Frente a dichas exigencias, que imponen la convicción del tribunal, nada de relevancia añade el informe de la psicóloga Sra. Vicenta -pues no negamos la afectuosa relación padre e hijo-, ni el contenido del informe de la trabajadora social adscrita al equipo psicosocial judicial, que ciertamente ha tenido un contacto puntual con la familia y no informa, a entender de la Sala, sobre la conveniencia de un concreto régimen de guarda compartida cuya definición, ciertamente, no se ha concretado.
La concreta definición del plan de custodia compartida, como plan de parentalidad exigible al padre, no podemos considerar que existe con suficiente garantía de éxito. El padre vive en DIRECCION003 y trabaja en DIRECCION000 y no explica cómo va a salvar esa diferencia geográfica en sus rutinas diarias cuando ni siquiera Jacinto se encuentra capacitado para coger por sí solo, en este momento, un autobús; explica que su labor profesional como tapicero tiene más flexibilidad al haber contratado a un empleado, sin que justifique cómo y en qué ha consistido dicha contratación; y, en fin, no explica de forma convincente cuál es el lugar donde en el futuro puede desarrollar su actividad o su formación su hijo y de qué manera puede compatibilizar su tiempo para su mejor adaptación.
En consecuencia, confirmando el criterio del juez de instancia, no advertimos que concurran las circunstancias precisas para pensar en la mejora en el interés y bienestar del hijo común ya mayor de edad, existiendo, como existe, un régimen de comunicación con su padre amplio que permite un contacto vital estrecho.
4. La desestimación de la pretensión de guarda compartida aboca, por tanto, a dos conclusiones: ( i ) al mantenimiento de la guarda exclusiva de la madre, guardadora de hecho, como figura principal de apoyo en el ámbito civil, de acuerdo al art. 91.II CC coincidiendo con su condición de cuidadora principal no profesional otorgada en el ámbito administrativo; y ( ii ) al mantenimiento del mismo régimen de comunicación, visitas y estancia que venía desarrollando durante la minoría de edad de su hijo y hasta el momento presente, de acuerdo con el art. 94CC.

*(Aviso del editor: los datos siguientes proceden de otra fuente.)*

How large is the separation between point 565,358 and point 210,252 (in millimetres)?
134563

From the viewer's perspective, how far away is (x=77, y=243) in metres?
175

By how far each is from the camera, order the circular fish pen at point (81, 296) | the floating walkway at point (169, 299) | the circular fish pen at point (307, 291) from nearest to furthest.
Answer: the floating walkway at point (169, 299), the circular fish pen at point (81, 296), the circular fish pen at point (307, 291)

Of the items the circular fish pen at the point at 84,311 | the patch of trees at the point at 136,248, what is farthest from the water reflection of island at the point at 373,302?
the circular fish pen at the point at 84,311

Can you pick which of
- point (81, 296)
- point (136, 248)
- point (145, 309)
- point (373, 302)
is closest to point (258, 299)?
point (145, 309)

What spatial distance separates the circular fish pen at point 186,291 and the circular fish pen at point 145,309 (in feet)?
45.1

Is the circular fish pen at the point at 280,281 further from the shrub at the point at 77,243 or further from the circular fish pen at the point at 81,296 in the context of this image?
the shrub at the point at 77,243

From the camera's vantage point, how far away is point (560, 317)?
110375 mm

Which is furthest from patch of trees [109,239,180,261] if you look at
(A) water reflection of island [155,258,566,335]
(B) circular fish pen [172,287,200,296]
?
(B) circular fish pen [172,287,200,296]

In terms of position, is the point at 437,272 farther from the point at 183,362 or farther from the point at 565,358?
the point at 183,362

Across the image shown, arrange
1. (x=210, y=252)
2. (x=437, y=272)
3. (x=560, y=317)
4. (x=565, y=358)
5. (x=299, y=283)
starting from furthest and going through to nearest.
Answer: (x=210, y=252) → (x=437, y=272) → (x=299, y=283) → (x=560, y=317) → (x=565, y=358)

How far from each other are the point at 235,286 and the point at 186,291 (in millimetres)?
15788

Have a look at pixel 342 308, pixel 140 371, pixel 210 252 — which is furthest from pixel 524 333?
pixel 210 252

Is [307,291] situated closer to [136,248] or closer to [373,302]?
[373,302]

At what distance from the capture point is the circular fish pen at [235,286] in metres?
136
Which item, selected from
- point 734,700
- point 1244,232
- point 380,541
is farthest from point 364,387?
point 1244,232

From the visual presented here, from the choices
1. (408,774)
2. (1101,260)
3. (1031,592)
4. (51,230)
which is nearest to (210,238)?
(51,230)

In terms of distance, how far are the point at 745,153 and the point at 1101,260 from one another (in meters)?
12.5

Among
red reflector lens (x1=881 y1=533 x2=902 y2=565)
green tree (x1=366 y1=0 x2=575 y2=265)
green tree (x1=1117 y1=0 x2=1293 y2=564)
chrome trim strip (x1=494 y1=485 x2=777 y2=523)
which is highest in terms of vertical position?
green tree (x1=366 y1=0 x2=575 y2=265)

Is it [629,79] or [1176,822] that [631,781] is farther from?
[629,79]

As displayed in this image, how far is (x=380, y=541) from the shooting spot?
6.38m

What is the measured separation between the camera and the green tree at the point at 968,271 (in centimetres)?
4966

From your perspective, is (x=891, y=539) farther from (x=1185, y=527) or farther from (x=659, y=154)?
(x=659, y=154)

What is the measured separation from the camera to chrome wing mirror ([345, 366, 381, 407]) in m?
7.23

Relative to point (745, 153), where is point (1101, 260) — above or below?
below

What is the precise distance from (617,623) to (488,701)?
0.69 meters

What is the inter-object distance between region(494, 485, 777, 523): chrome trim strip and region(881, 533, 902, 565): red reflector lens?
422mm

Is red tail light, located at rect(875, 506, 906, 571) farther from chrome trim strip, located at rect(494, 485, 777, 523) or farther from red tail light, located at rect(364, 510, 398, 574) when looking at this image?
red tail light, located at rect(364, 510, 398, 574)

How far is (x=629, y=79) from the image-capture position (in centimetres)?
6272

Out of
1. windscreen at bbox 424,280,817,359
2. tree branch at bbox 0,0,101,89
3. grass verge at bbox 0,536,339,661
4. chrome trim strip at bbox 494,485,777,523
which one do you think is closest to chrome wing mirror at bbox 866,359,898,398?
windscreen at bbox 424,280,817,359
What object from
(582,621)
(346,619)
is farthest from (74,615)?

Tampoco ha lugar a variar el régimen alimenticio que los padres dispusieron de común acuerdo, pues extinguida la pensión del hijo mayor, las circunstancias económicas de ambos o las necesidades de Jacinto no consta que hayan variado de forma sustancial respecto de las que se presentaban en el instante del divorcio, como tampoco interesan, en relación con el art. 96CC, límites actuales en la atribución del uso de la vivienda familiar, ocupada de forma permanente por la esposa y los dos hijos ya mayores de edad.
5. En consecuencia de lo expuesto, el recurso presentado debe ser desestimado.
En atención a la naturaleza de orden público de las cuestiones discutidas no procede imponer las costas del recurso de apelación interpuesto, de acuerdo al art. 398LEC.
Así, en ejercicio de la potestad jurisdiccional que nos ha conferido la Constitución Española, y en nombre de Su Majestad El Rey.,
Fallo
1º.- Desestimamos el recurso de apelación interpuesto por D. Daniel contra la sentencia del juzgado de primera instancia nº 1 de DIRECCION000 de 5 de abril de 2021, que se confirma íntegramente.
2º.- No se imponen las costas procesales de la segunda instancia.
Contra la presente resolución puede interponerse los recursos extraordinarios por infracción procesal y de casación ante este mismo Tribunal en el plazo de los veinte contados desde el siguiente a su notificación, debiendo constituirse y acreditarse en dicho instante el depósito previsto en la Disposición Adicional 15ª LOPJ.
Así por ésta nuestra Sentencia, lo pronunciamos, mandamos y firmamos.